/---

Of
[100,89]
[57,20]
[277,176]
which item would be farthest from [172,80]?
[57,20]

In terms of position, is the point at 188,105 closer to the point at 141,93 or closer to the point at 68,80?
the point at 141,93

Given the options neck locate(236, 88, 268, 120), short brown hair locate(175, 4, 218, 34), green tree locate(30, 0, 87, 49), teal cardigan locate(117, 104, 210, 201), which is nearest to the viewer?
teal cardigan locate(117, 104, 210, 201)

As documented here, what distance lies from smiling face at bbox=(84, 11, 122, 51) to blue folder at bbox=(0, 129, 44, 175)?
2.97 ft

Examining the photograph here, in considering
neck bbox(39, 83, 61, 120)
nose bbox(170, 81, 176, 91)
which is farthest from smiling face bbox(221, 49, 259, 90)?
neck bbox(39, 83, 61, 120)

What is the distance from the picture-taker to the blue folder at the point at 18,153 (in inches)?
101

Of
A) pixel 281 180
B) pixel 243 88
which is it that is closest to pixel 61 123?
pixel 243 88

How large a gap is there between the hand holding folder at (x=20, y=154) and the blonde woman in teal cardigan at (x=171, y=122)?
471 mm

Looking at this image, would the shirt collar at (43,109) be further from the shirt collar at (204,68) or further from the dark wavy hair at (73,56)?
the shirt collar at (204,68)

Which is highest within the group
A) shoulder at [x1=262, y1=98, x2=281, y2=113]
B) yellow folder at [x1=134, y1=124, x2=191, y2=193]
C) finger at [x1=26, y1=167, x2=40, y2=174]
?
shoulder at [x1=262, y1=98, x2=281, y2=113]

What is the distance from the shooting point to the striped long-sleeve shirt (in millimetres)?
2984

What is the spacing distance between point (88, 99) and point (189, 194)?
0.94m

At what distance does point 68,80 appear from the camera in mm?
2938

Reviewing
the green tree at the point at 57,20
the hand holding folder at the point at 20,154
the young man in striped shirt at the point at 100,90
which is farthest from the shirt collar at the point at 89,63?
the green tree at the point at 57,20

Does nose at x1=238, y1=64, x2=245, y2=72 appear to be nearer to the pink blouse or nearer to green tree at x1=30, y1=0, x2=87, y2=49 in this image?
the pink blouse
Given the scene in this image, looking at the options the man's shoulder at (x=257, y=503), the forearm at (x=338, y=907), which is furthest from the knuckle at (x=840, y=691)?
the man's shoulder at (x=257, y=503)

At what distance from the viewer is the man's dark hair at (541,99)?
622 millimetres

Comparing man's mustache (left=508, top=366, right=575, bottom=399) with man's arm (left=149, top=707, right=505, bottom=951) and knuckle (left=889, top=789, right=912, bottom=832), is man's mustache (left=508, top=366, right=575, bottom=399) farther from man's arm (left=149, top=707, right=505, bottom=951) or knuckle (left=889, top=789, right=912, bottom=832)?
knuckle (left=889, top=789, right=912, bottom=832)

\---

TASK BRIEF:
All of the material above needs to be copied exactly.

THE ANSWER:
Of
[100,89]
[57,20]
[277,176]
which item would be farthest from [172,80]?
[57,20]

In terms of position, is the point at 188,105 closer to the point at 141,93 or closer to the point at 68,80?
the point at 141,93

Given the options neck locate(236, 88, 268, 120), short brown hair locate(175, 4, 218, 34), green tree locate(30, 0, 87, 49), teal cardigan locate(117, 104, 210, 201), which is nearest to the viewer?
teal cardigan locate(117, 104, 210, 201)

As documented here, what distance lies from smiling face at bbox=(84, 11, 122, 51) to blue folder at bbox=(0, 129, 44, 175)?
2.97 ft

Examining the photograph here, in considering
neck bbox(39, 83, 61, 120)
nose bbox(170, 81, 176, 91)
which is farthest from smiling face bbox(221, 49, 259, 90)?
neck bbox(39, 83, 61, 120)

What is the distance from the picture-taker to the blue folder at the point at 18,153 (in inches)?
101

Of
A) pixel 281 180
B) pixel 243 88
which is it that is closest to pixel 61 123?
pixel 243 88

How large a gap is there between the hand holding folder at (x=20, y=154) and the blonde woman in teal cardigan at (x=171, y=122)?
471 mm

Looking at this image, would the shirt collar at (43,109) be further from the shirt collar at (204,68) or further from the dark wavy hair at (73,56)?
the shirt collar at (204,68)

Which is highest within the group
A) shoulder at [x1=262, y1=98, x2=281, y2=113]
B) yellow folder at [x1=134, y1=124, x2=191, y2=193]
C) finger at [x1=26, y1=167, x2=40, y2=174]
?
shoulder at [x1=262, y1=98, x2=281, y2=113]

What is the distance from the shooting point to the striped long-sleeve shirt (in millimetres)?
2984

What is the spacing distance between point (88, 99) and point (189, 194)?
0.94m

At what distance does point 68,80 appear from the camera in mm?
2938

Reviewing
the green tree at the point at 57,20
the hand holding folder at the point at 20,154
the young man in striped shirt at the point at 100,90
which is farthest from the shirt collar at the point at 89,63?
the green tree at the point at 57,20

Does nose at x1=238, y1=64, x2=245, y2=72 appear to be nearer to the pink blouse or nearer to green tree at x1=30, y1=0, x2=87, y2=49 in this image?
the pink blouse
Given the scene in this image, looking at the options the man's shoulder at (x=257, y=503), the forearm at (x=338, y=907), which is furthest from the knuckle at (x=840, y=691)?
the man's shoulder at (x=257, y=503)

At what distance from the viewer is the man's dark hair at (541,99)?
622 millimetres

Comparing man's mustache (left=508, top=366, right=575, bottom=399) with man's arm (left=149, top=707, right=505, bottom=951) and knuckle (left=889, top=789, right=912, bottom=832), is man's mustache (left=508, top=366, right=575, bottom=399) farther from man's arm (left=149, top=707, right=505, bottom=951) or knuckle (left=889, top=789, right=912, bottom=832)?
knuckle (left=889, top=789, right=912, bottom=832)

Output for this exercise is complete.